*GIVEN TASK*
Turn everything from the line containing "When comparing (x=63, y=122)" down to the line containing "(46,128) → (25,125) → (63,122)" into a Markdown table with the columns n (a running number) and Line (the line itself), leaving out blank lines.

*PROVIDED ENTRIES*

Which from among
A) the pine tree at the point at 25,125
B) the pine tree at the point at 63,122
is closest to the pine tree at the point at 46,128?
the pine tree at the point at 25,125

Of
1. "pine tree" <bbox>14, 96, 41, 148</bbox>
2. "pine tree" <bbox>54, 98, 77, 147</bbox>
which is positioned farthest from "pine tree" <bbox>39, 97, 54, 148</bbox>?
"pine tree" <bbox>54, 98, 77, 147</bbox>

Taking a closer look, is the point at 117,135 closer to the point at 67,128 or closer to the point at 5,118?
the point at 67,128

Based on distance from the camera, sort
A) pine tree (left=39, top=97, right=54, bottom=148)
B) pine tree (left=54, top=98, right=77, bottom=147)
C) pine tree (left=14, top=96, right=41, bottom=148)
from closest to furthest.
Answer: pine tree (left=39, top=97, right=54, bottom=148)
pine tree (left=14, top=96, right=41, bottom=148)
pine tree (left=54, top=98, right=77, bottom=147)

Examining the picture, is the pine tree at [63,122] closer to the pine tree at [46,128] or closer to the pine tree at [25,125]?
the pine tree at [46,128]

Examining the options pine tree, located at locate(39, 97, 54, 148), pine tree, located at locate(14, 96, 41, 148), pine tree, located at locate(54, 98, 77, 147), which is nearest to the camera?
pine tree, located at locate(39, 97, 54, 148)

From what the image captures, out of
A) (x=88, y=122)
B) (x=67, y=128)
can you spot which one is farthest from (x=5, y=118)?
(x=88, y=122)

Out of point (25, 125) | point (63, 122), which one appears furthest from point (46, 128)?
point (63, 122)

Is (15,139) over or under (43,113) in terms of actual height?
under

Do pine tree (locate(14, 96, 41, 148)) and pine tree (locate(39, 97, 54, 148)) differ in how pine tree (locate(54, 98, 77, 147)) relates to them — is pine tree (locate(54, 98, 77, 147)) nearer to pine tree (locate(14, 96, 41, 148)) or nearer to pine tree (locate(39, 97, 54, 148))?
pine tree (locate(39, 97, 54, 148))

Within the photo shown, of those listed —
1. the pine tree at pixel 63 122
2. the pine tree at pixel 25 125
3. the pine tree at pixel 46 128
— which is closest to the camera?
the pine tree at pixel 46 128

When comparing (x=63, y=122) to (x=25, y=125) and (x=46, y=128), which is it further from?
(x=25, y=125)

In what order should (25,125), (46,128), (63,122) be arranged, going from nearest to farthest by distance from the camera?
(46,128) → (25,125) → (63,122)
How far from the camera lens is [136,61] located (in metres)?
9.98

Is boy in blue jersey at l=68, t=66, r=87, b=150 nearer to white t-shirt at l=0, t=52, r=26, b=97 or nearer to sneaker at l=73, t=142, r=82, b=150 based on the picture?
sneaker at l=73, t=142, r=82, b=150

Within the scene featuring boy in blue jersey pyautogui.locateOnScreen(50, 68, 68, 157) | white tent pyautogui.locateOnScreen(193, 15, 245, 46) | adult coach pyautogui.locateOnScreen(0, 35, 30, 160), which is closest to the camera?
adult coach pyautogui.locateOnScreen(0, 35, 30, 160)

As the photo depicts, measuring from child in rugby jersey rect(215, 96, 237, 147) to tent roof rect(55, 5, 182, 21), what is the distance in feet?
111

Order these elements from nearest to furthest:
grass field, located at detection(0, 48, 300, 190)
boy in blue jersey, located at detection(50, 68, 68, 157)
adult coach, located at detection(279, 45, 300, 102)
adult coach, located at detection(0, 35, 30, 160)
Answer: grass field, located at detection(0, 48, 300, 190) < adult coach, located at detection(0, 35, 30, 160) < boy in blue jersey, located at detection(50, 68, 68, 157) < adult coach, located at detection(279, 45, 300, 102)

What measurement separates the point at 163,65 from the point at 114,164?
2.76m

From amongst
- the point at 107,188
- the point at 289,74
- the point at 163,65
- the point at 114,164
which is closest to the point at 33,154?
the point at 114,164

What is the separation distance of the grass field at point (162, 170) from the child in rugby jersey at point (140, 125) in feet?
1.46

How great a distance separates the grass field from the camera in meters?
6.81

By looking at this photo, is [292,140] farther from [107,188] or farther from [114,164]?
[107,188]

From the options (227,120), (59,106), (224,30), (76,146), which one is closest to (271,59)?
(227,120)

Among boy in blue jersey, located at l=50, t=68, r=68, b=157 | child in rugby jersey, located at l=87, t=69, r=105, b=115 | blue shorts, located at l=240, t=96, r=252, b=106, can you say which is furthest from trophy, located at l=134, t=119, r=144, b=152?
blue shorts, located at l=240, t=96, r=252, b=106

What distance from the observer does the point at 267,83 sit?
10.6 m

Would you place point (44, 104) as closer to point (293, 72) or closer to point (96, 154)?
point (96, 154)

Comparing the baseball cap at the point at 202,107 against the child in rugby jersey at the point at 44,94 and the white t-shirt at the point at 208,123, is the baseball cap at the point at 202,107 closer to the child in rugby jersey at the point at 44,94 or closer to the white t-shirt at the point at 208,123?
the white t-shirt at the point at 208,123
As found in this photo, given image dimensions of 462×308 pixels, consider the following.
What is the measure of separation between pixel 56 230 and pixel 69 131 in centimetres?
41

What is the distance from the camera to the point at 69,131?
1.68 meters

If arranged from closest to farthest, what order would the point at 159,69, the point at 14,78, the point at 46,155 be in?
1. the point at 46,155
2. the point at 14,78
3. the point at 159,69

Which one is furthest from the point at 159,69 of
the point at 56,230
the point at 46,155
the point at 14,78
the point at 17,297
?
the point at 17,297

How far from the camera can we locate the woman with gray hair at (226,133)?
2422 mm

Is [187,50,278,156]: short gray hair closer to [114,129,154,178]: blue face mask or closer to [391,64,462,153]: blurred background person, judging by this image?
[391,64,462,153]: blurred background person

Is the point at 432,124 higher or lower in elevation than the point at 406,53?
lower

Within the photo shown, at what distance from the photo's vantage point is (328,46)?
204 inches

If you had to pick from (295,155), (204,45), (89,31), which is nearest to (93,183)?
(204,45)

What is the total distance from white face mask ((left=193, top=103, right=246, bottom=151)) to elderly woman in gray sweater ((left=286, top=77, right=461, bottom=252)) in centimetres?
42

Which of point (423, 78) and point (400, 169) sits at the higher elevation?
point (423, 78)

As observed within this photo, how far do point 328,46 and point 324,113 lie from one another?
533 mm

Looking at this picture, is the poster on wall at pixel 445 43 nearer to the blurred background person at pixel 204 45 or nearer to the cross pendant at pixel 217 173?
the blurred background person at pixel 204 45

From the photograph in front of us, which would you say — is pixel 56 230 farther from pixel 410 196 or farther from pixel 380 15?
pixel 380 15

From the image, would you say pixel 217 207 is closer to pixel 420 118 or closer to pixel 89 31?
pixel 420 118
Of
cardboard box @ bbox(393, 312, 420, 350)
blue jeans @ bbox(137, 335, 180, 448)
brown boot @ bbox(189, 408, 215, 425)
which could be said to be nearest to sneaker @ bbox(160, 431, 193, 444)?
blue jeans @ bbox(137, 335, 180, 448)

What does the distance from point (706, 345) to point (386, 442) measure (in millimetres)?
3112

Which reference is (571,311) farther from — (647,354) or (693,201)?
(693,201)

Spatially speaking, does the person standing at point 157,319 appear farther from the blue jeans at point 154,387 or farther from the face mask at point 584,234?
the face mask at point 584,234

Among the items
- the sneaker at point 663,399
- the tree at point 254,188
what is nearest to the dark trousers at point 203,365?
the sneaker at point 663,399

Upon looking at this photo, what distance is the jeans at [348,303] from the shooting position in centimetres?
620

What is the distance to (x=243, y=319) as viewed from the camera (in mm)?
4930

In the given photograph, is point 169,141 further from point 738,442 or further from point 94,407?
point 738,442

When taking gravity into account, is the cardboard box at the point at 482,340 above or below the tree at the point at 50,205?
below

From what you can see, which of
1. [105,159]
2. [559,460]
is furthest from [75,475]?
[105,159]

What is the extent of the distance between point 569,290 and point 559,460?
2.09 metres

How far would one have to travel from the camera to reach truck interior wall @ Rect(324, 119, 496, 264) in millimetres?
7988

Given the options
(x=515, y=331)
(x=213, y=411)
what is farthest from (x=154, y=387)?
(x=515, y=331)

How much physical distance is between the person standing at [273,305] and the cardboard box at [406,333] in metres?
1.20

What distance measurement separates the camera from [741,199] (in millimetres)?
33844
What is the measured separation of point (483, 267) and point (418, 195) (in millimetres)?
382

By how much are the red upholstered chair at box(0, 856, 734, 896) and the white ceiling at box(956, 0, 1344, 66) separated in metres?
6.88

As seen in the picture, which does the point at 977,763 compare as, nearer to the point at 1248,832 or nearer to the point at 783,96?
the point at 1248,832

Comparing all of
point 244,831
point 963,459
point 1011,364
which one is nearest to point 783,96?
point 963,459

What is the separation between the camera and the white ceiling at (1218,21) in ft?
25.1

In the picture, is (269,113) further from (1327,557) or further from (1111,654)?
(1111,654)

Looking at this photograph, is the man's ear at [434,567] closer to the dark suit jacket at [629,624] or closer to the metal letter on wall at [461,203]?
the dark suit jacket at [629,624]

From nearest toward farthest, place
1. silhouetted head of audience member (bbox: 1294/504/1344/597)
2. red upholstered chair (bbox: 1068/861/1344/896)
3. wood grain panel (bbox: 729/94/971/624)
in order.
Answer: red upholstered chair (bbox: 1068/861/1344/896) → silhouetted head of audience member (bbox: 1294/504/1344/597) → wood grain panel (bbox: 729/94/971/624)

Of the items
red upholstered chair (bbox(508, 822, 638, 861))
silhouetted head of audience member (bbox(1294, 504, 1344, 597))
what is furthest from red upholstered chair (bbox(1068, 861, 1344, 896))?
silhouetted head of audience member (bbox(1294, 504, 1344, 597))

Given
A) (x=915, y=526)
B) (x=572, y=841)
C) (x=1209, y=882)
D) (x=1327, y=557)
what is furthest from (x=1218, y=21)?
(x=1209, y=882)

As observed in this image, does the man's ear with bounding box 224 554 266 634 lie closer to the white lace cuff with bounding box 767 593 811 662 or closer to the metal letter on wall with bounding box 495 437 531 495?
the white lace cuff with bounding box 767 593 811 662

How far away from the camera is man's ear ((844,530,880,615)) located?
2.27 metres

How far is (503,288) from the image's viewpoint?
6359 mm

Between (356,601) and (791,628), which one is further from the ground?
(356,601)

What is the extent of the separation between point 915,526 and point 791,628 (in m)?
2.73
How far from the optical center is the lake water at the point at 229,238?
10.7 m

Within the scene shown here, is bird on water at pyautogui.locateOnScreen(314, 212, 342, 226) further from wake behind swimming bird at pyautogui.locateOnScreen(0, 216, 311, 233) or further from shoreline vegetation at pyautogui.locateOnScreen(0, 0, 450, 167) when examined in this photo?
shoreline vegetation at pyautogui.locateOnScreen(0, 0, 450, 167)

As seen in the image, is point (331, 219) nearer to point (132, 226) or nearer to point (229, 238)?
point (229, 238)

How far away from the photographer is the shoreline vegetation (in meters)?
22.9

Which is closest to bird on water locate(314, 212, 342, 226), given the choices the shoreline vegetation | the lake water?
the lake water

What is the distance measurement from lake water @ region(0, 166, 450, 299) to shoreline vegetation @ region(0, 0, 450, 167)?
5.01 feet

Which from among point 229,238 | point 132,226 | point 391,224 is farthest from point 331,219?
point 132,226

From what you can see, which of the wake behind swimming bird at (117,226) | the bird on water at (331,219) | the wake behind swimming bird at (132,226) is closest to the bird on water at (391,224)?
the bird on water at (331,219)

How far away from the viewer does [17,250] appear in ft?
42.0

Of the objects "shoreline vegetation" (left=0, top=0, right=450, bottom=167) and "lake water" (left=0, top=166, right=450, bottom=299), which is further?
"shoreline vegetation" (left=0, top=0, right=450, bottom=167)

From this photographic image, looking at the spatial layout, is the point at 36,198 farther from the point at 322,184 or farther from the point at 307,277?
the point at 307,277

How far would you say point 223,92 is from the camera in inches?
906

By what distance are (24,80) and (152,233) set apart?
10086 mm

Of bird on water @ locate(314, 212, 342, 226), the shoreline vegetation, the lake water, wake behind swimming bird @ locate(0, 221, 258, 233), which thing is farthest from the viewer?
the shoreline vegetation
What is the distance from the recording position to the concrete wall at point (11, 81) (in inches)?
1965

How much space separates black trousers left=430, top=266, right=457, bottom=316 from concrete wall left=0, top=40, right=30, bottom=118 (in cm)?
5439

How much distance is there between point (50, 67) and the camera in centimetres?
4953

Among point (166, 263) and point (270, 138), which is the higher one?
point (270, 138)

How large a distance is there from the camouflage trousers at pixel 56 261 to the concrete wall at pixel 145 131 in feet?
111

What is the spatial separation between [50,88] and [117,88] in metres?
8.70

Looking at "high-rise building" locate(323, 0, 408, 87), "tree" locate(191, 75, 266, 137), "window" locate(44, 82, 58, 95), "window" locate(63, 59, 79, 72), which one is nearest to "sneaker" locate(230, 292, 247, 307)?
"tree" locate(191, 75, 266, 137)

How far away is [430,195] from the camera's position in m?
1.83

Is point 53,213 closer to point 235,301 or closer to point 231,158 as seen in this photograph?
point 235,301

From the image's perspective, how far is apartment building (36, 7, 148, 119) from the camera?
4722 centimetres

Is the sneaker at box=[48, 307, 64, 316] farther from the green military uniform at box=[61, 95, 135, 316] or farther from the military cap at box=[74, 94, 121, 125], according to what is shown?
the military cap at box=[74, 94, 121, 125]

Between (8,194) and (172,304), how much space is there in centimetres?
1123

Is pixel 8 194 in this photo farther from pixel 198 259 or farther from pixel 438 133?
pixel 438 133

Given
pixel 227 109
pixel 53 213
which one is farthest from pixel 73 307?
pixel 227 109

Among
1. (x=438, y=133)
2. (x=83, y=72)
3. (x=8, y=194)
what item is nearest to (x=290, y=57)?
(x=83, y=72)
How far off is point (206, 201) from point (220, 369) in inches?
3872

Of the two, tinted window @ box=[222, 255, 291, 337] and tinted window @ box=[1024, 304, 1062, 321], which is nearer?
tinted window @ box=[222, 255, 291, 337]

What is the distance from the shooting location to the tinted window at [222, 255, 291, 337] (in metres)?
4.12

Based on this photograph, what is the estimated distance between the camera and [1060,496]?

*RESULT*
| n | Line |
|---|---|
| 1 | When comparing (x=63, y=122) to (x=25, y=125) and (x=46, y=128), which is it further from? |
| 2 | (x=25, y=125) |
| 3 | In what order should (25,125), (46,128), (63,122) be arranged, going from nearest to farthest by distance from the camera? |
| 4 | (46,128) → (25,125) → (63,122) |